The film starts off with a brief examination of the GHS/MLK rivalry, in the context of foes being brought together because of the district’s dire financial situation.
Then, it alternates between team practices (featuring friction between players during the early phases of the team-building experiment), home and school lives and game footage.
At their narrative peaks, Angus is shown — thanks to assistant coach Michelle “Mickey” Grace, a GHS alum who was the first female to get a carry on a city football team — getting a season-shifting pep talk from his hero, Sharrif Floyd, a George Washington High grad who now plays for the Minnesota Vikings.

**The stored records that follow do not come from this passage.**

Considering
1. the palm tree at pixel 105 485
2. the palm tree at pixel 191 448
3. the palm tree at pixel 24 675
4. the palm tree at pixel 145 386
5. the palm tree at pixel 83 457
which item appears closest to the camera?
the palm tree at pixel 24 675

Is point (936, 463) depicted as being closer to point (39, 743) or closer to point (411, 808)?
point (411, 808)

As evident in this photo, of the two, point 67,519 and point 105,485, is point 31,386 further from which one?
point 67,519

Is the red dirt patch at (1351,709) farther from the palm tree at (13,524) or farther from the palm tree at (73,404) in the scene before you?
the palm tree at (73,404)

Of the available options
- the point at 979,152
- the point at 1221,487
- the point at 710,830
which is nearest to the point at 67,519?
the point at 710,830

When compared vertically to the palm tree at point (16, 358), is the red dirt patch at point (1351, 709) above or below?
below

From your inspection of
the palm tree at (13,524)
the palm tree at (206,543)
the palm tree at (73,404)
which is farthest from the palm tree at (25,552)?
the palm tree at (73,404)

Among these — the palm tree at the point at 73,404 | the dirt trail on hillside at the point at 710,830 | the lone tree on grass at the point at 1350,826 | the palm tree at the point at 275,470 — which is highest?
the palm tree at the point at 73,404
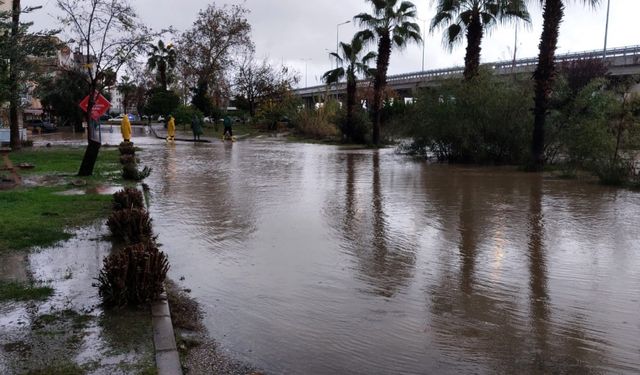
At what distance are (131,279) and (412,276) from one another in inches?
128

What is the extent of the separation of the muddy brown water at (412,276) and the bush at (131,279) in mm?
613

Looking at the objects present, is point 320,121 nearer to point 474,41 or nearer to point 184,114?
point 184,114

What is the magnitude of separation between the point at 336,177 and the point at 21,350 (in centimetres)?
1379

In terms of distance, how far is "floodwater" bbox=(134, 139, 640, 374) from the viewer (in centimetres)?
480

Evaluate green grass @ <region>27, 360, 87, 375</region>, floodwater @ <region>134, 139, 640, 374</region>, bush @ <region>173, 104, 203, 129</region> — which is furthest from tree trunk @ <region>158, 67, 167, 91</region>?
green grass @ <region>27, 360, 87, 375</region>

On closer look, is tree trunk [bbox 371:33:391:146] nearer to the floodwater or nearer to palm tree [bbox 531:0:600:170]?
palm tree [bbox 531:0:600:170]

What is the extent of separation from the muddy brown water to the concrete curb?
467 millimetres

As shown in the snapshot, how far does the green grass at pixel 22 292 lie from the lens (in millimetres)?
5441

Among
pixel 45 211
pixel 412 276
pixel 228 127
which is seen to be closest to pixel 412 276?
pixel 412 276

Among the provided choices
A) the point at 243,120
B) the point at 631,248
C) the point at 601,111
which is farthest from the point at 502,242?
the point at 243,120

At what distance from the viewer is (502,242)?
28.7 feet

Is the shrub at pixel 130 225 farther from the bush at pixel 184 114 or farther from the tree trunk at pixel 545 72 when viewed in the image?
the bush at pixel 184 114

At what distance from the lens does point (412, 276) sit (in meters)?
6.98

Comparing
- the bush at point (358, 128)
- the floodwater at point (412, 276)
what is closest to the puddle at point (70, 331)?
the floodwater at point (412, 276)
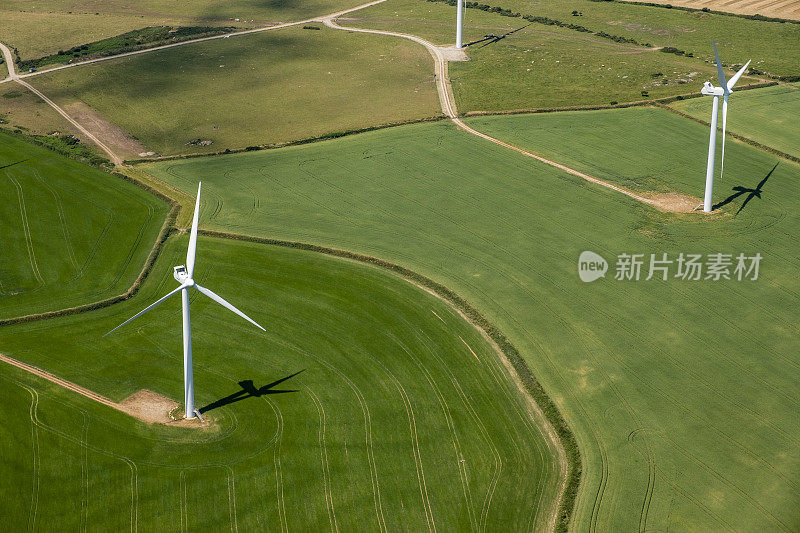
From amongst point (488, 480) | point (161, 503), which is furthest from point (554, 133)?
point (161, 503)

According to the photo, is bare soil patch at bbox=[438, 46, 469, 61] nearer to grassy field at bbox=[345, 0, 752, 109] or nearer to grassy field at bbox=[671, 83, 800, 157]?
grassy field at bbox=[345, 0, 752, 109]

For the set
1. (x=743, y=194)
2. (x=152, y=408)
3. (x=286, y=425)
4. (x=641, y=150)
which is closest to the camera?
(x=286, y=425)

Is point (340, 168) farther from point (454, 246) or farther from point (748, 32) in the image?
point (748, 32)

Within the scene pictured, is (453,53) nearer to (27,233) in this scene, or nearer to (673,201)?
(673,201)

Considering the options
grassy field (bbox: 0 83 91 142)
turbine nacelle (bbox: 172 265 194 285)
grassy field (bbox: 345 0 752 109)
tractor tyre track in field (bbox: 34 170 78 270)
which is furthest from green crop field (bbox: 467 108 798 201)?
grassy field (bbox: 0 83 91 142)

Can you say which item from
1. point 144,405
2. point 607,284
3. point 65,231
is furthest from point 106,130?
point 607,284

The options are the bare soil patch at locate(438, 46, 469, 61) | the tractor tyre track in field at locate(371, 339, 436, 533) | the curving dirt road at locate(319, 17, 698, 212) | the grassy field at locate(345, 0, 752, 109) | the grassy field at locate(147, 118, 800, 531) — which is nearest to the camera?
the tractor tyre track in field at locate(371, 339, 436, 533)
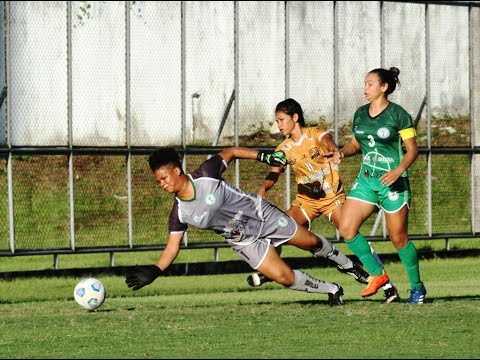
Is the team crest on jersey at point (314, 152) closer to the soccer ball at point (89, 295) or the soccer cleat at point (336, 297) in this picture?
the soccer cleat at point (336, 297)

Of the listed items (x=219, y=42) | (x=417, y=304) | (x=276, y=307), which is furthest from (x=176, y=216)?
(x=219, y=42)

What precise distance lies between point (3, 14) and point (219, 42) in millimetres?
3313

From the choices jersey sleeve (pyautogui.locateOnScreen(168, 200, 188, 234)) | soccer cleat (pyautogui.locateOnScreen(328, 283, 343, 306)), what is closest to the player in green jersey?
soccer cleat (pyautogui.locateOnScreen(328, 283, 343, 306))

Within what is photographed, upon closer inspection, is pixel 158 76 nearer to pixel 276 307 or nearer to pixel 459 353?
pixel 276 307

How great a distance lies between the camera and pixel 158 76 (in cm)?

Meanwhile, Henderson’s voice is heard on a collect call to Dunn from the Philadelphia Industrial Correctional Center in which he tells the 27-year-old coach he considers family that “I’m looking forward to touching grass again.”

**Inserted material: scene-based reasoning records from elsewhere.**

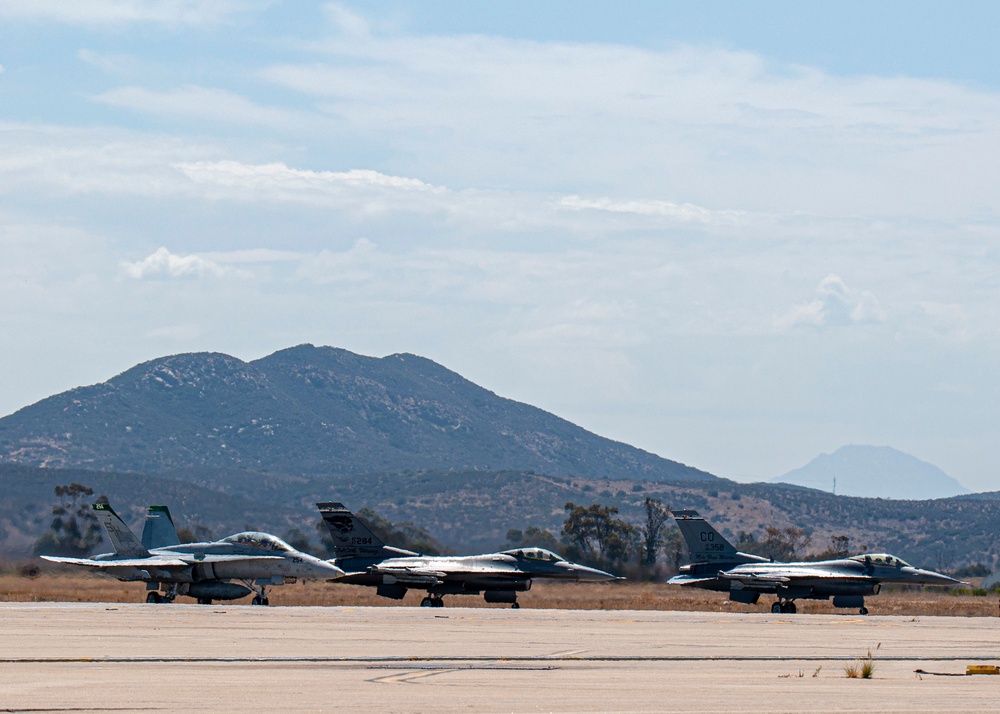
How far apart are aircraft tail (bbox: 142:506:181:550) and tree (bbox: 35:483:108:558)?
2983cm

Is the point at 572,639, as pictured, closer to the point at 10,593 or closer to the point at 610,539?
the point at 10,593

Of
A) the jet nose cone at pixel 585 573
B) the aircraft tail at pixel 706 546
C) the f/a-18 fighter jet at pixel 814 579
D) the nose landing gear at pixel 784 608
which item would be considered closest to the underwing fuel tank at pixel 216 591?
the jet nose cone at pixel 585 573

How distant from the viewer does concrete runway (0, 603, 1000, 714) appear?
1559 cm

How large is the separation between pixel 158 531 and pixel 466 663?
27870 millimetres

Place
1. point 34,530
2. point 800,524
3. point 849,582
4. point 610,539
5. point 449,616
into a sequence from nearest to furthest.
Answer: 1. point 449,616
2. point 849,582
3. point 610,539
4. point 34,530
5. point 800,524

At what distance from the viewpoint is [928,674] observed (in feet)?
66.5

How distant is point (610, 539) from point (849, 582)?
36.4m

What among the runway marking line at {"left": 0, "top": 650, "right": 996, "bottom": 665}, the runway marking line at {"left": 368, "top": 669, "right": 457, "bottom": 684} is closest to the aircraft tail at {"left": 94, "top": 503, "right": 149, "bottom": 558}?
the runway marking line at {"left": 0, "top": 650, "right": 996, "bottom": 665}

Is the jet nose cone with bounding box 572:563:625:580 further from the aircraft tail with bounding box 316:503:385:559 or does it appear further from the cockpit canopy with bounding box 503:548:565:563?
the aircraft tail with bounding box 316:503:385:559

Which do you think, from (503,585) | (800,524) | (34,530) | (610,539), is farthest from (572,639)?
(800,524)

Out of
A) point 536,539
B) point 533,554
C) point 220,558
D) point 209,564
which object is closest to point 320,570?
point 220,558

(Dunn, a math teacher, formerly worked at Germantown High, which was one of 24 schools closed last June as part of the School District of Philadelphia’s facilities master plan.)
He’s then shown getting released from jail, getting fitted for an ankle bracelet at home and, finally, getting clearance to return to football, only to suffer a concussion on the last practice before the Cougars’ playoff run commenced.
“I’m hopeful that I won’t be in the wrong place at the wrong time again,” the rising senior said to Golic after the screening. “Hopefully, next year, I’ll do better and go to college.”
Golic — the former Eagle who now co-hosts a national ESPN radio show daily — also had some kind words for Dunn, whose two-year-old son’s appearance on camera drew adoring reactions from the audience.
“I wish I could have played for you,” he said.
The film, which will air at 8 p.m. Saturday on ESPN2 and run at theaters in NYC and Los Angeles for Academy Award-consideration purposes, was greenlit, in part, to raise awareness for the sporting-goods company’s “$25 million multi-year commitment to support youth athletics programs.”
With the doomsday budget initially axing public-league sports altogether, King was a perfect fit.
“The reality is that these are often the very programs that make kids want to go to school, that build their confidence and pride,” said Ehrlich, a two-time Emmy nominee and lifelong New Yorker. “Without them, what is left?”
The answer that the documentary provides is simple: With them, players from once-rival high schools can band together to win championships on the field, and find direction off of it.
“The less tangible impact of sports is what impressed me most during my time with the Cougars,” Ehrich said. “I know that they will carry their motto ‘humble, hungry and hardworking’ through football seasons and throughout their lives.”
“We Could Be King” will be shown Thursday at MLK High, 6100 Stenton Ave. in West Oak Lane.
A 1 p.m. screening will be held for students; a 6 p.m. screening is for the community at large.
At 8 p.m. Saturday, it will be aired on ESPN2 (Xfinity: 16, 851; FiOS: 74, 574; DirecTV: 209; Dish: 144).